▶ PROVIDED PASSAGE:
----------------

Abstract
In this exercise, we explore different initialization, optimization and regularization techniques and model a multi-classification problem using Python and Tensorflow incorporatig some of these techniques.
Credits: Coursera Deep Learning Specialization
Optimization Methods
1 - (Batch) Gradient Descent
A simple optimization method in machine learning is gradient descent (GD). When you take gradient steps with respect to all $m$ examples on each step, it is also called Batch Gradient Descent. The gradient descent rule is, for $l = 1, …, L$:
\[W^{[l]} = W^{[l]} - \alpha \text{ } dW^{[l]} \tag{1}\] \[b^{[l]} = b^{[l]} - \alpha \text{ } db^{[l]} \tag{2}\]where L is the number of layers and $\alpha$ is the learning rate.
X = data_input
Y = labels
m = X.shape[1] # Number of training examples
parameters = initialize_parameters(layers_dims)

----------------

▶ RECORDED INFORMATION:
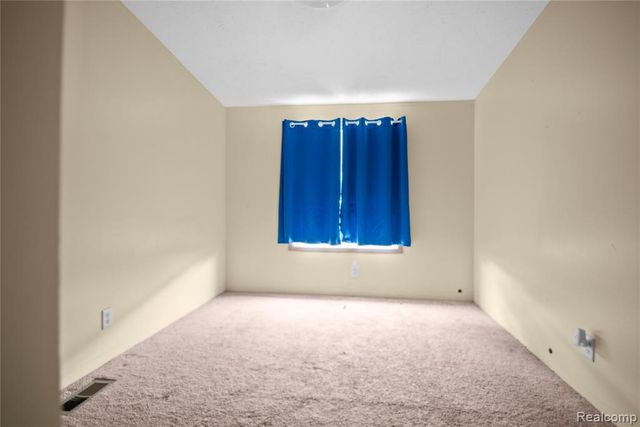 271 Laurel Leah, Oxford, MI 48371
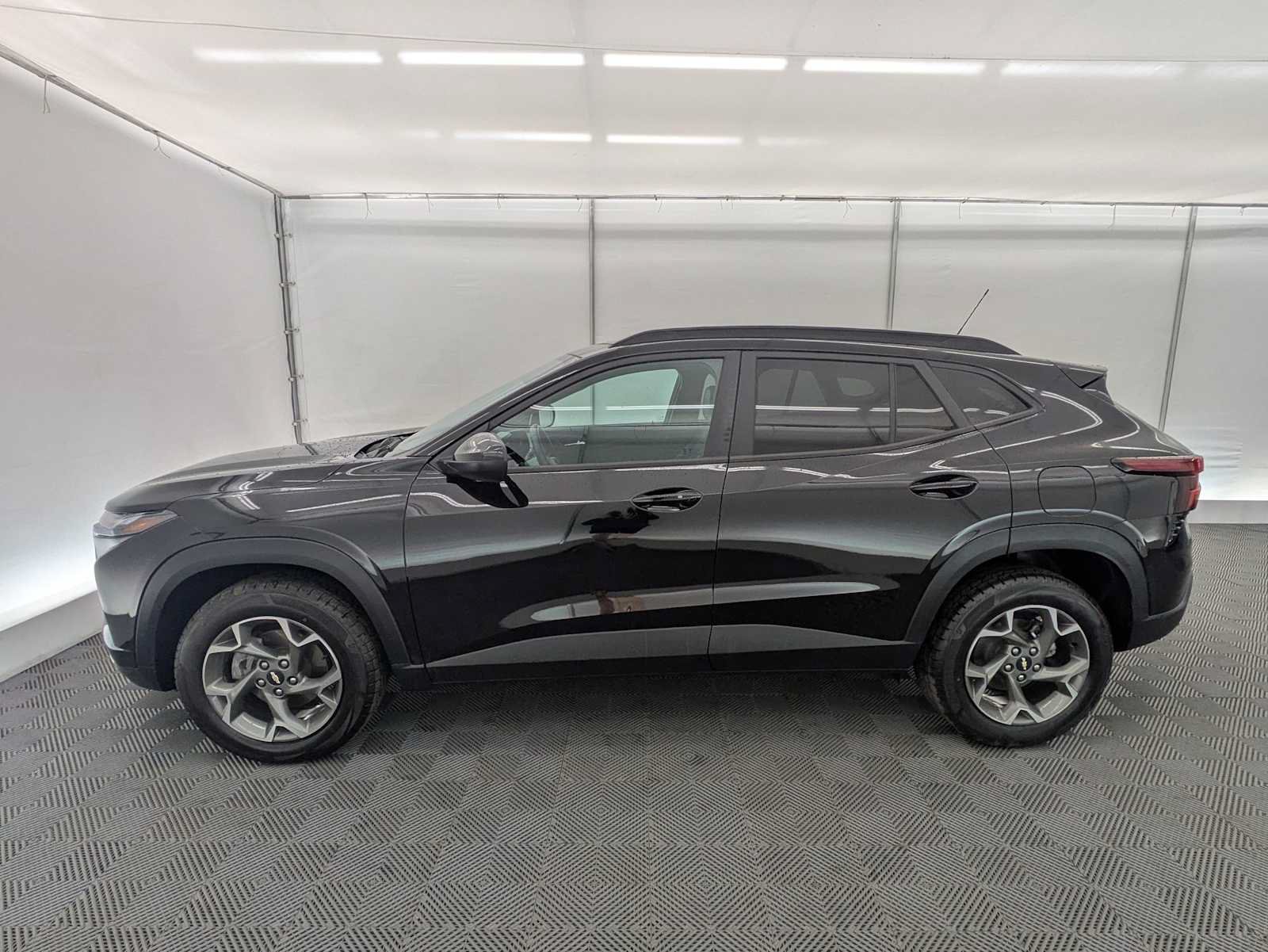 Used 2024 Chevrolet Trax LT w/ Driver Confidence Package FWD image 3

----------------

▶ REQUIRED ACTION 1:
Decide whether each statement agrees with the optimization text, answering yes or no and quoting the words that settle it: (a) Batch Gradient Descent takes gradient steps with respect to all examples on each step. (b) $\alpha$ stands for the number of layers. (c) The exercise uses Python and Tensorflow.
▶ REQUIRED ACTION 2:
Answer from the optimization text:
(a) Who is credited for the material?
(b) According to the code comment, what does `m = X.shape[1]` hold?
(c) What optimization method is described as simple?
The data has no connection to the optimization text.

▶ WRITTEN ANSWER 1:
(a) Yes: "When you take gradient steps with respect to all $m$ examples on each step, it is also called Batch Gradient Descent."
(b) No: "where L is the number of layers and $\alpha$ is the learning rate."
(c) Yes: "model a multi-classification problem using Python and Tensorflow"

▶ WRITTEN ANSWER 2:
(a) Coursera Deep Learning Specialization
(b) The number of training examples
(c) Gradient descent (GD)